TruncatedSVD#
- class cuml.decomposition.TruncatedSVD(*, algorithm='full', n_components=1, n_iter=15, random_state=None, tol=1e-07, verbose=False, output_type=None)#
TruncatedSVD is used to compute the top K singular values and vectors of a large matrix X. It is much faster when n_components is small, such as in the use of PCA when 3 components is used for 3D visualization.
cuML’s TruncatedSVD an array-like object or cuDF DataFrame, and provides 2 algorithms Full and Jacobi. Full (default) uses a full eigendecomposition then selects the top K singular vectors. The Jacobi algorithm is much faster as it iteratively tries to correct the top K singular vectors, but might be less accurate.
- Parameters:
- algorithm‘full’ or ‘jacobi’ or ‘auto’ (default = ‘full’)
Full uses a eigendecomposition of the covariance matrix then discards components. Jacobi is much faster as it iteratively corrects, but is less accurate.
- n_componentsint (default = 1)
The number of top K singular vectors / values you want. Must be <= number(columns).
- n_iterint (default = 15)
Used in Jacobi solver. The more iterations, the more accurate, but slower.
- random_stateint / None (default = None)
If you want results to be the same when you restart Python, select a state.
- tolfloat (default = 1e-7)
Used if algorithm = “jacobi”. Smaller tolerance can increase accuracy, but but will slow down the algorithm’s convergence.
- verboseint or boolean, default=False
Sets logging level. It must be one of
cuml.common.logger.level_*. See Verbosity Levels for more info.- output_type{‘input’, ‘array’, ‘dataframe’, ‘series’, ‘df_obj’, ‘numba’, ‘cupy’, ‘numpy’, ‘cudf’, ‘pandas’}, default=None
Return results and set estimator attributes to the indicated output type. If None, the output type set at the module level (
cuml.global_settings.output_type) will be used. See Output Data Type Configuration for more info.
- Attributes:
- components_array
The top K components (VT.T[:,:n_components]) in U, S, VT = svd(X)
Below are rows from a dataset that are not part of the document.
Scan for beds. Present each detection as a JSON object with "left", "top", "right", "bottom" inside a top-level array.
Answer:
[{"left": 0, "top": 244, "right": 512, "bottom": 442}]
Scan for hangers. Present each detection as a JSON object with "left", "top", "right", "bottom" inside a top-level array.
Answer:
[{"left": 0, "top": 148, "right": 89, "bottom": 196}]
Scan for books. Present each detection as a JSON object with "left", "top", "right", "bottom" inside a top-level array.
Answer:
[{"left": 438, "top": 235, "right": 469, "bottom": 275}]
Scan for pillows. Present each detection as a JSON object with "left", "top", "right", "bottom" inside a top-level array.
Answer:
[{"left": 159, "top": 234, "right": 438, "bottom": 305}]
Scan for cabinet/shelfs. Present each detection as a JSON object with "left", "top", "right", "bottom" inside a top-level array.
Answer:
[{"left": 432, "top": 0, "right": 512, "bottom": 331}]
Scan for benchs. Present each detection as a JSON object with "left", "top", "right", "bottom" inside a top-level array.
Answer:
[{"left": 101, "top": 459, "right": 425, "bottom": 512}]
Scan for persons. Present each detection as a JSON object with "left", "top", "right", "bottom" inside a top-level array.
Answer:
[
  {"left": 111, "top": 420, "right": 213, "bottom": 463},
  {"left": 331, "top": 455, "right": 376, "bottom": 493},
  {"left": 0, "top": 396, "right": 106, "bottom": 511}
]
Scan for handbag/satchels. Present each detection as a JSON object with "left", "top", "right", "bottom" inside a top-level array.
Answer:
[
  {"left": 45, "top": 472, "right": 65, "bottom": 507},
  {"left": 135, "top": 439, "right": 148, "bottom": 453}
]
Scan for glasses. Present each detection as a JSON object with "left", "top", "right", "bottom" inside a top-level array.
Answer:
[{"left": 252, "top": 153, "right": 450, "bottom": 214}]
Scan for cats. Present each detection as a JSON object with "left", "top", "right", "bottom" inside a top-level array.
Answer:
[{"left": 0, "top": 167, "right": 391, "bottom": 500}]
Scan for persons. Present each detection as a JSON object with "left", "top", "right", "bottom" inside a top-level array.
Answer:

- explained_variance_array
How much each component explains the variance in the data given by S**2
- explained_variance_ratio_array
How much in % the variance is explained given by S**2/sum(S**2)
- singular_values_array
The top K singular values. Remember all singular values >= 0
Methods
fit(self, X[, y])Fit model on training cudf DataFrame X.
fit_transform(self, X[, y, convert_dtype])Fit model to X and perform dimensionality reduction on X.
inverse_transform(self, X, *[, convert_dtype])Transform X back to its original space.
transform(self, X, *[, convert_dtype])Perform dimensionality reduction on X.
Notes
TruncatedSVD (the randomized version [Jacobi]) is fantastic when the number of components you want is much smaller than the number of features. The approximation to the largest singular values and vectors is very robust, however, this method loses a lot of accuracy when you want many, many components.
Applications of TruncatedSVD
TruncatedSVD is also known as Latent Semantic Indexing (LSI) which tries to find topics of a word count matrix. If X previously was centered with mean removal, TruncatedSVD is the same as TruncatedPCA. TruncatedSVD is also used in information retrieval tasks, recommendation systems and data compression.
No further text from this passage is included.